TASK REQUIREMENTS:
Can you copy the lines below word for word, omitting the pictures?
┌──
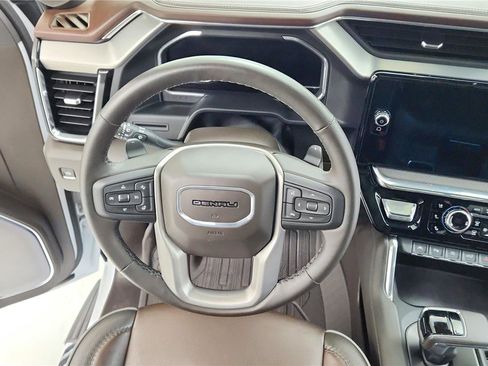 Used 2024 GMC Sierra 1500 Denali AWD/4WD image 17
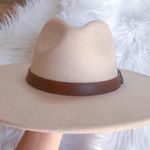 Beige fedora with brown faux leather buckle trim, brand new Tan Photo 0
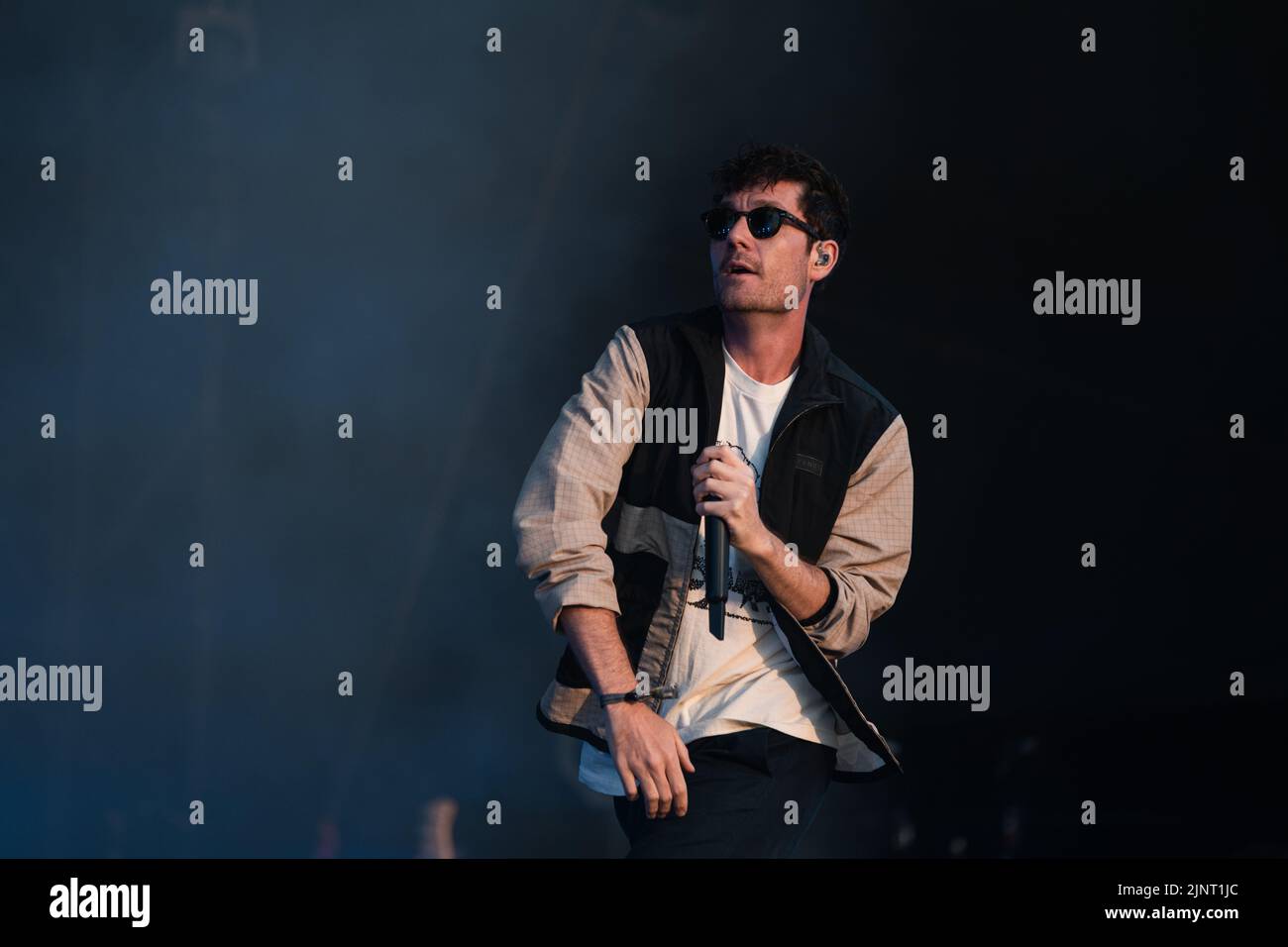 Newquay, Cornwall, Großbritannien. 13.. August 2022. Bastille tritt auf der Hauptbühne des Boardmasters Festival 2022 auf. Quelle: Sam Hardwick/Alamy. Stockfoto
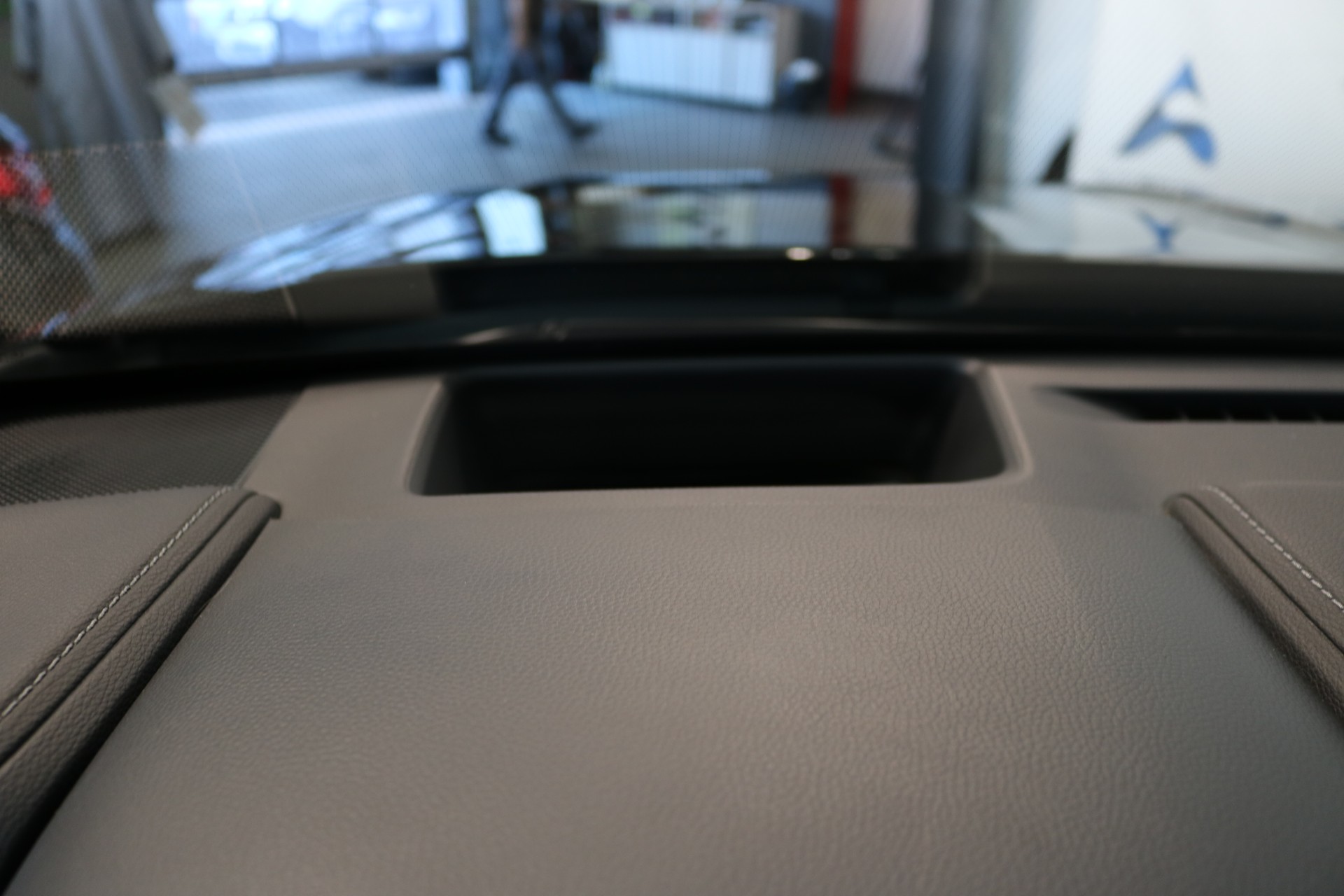 TOYOTA Highlander 2.5 HSD Premium e-CVT-image-50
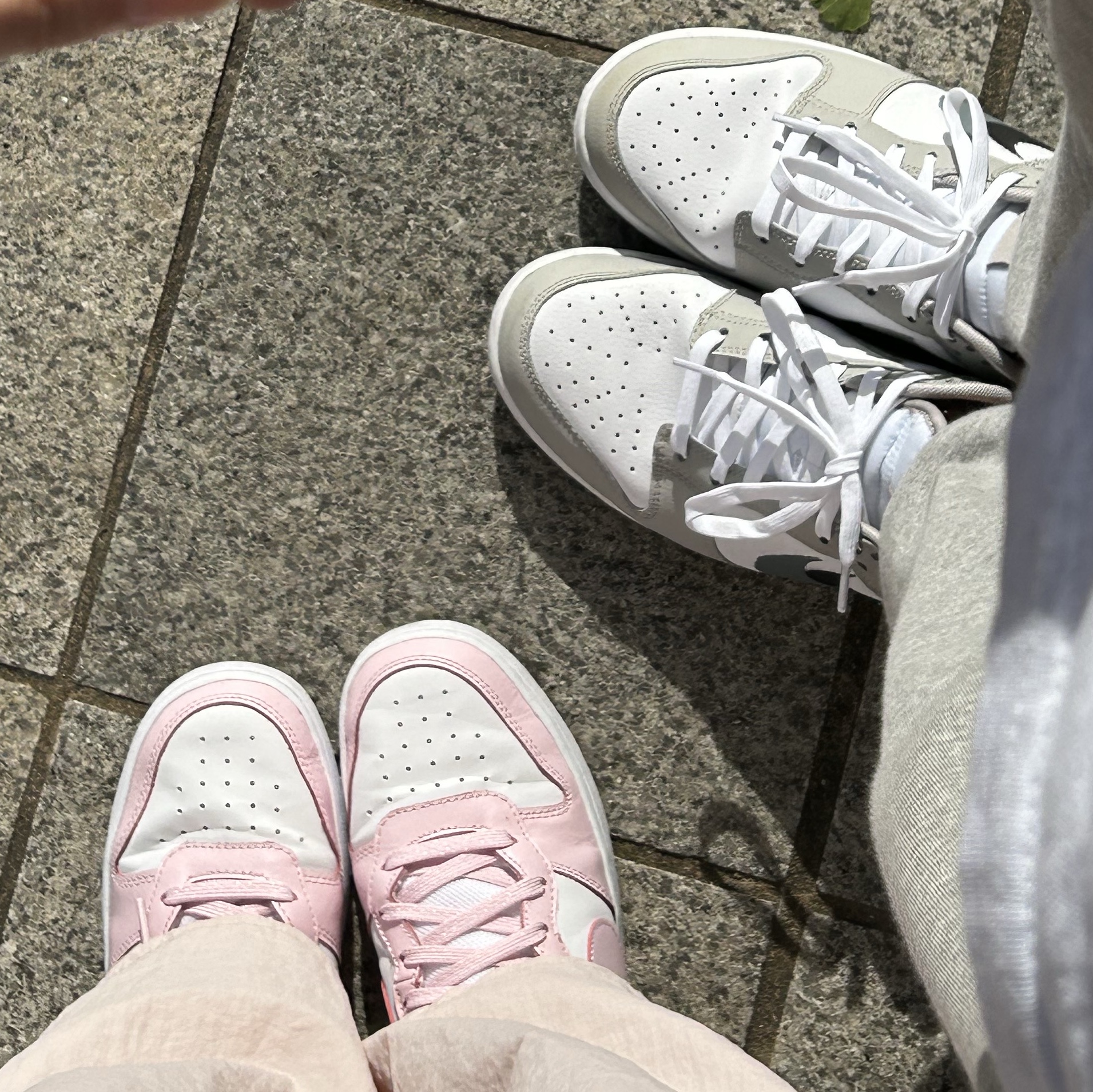 Nike Dunk Low Cool Grey White, (GS) Nike Court Borough 2 SE White Pink Foam 착용 스타일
└──
YOUR RESPONSE:
 Used 2024 GMC Sierra 1500 Denali AWD/4WD image 17
 Beige fedora with brown faux leather buckle trim, brand new Tan Photo 0
 Newquay, Cornwall, Großbritannien. 13.. August 2022. Bastille tritt auf der Hauptbühne des Boardmasters Festival 2022 auf. Quelle: Sam Hardwick/Alamy. Stockfoto
 TOYOTA Highlander 2.5 HSD Premium e-CVT-image-50
 Nike Dunk Low Cool Grey White, (GS) Nike Court Borough 2 SE White Pink Foam 착용 스타일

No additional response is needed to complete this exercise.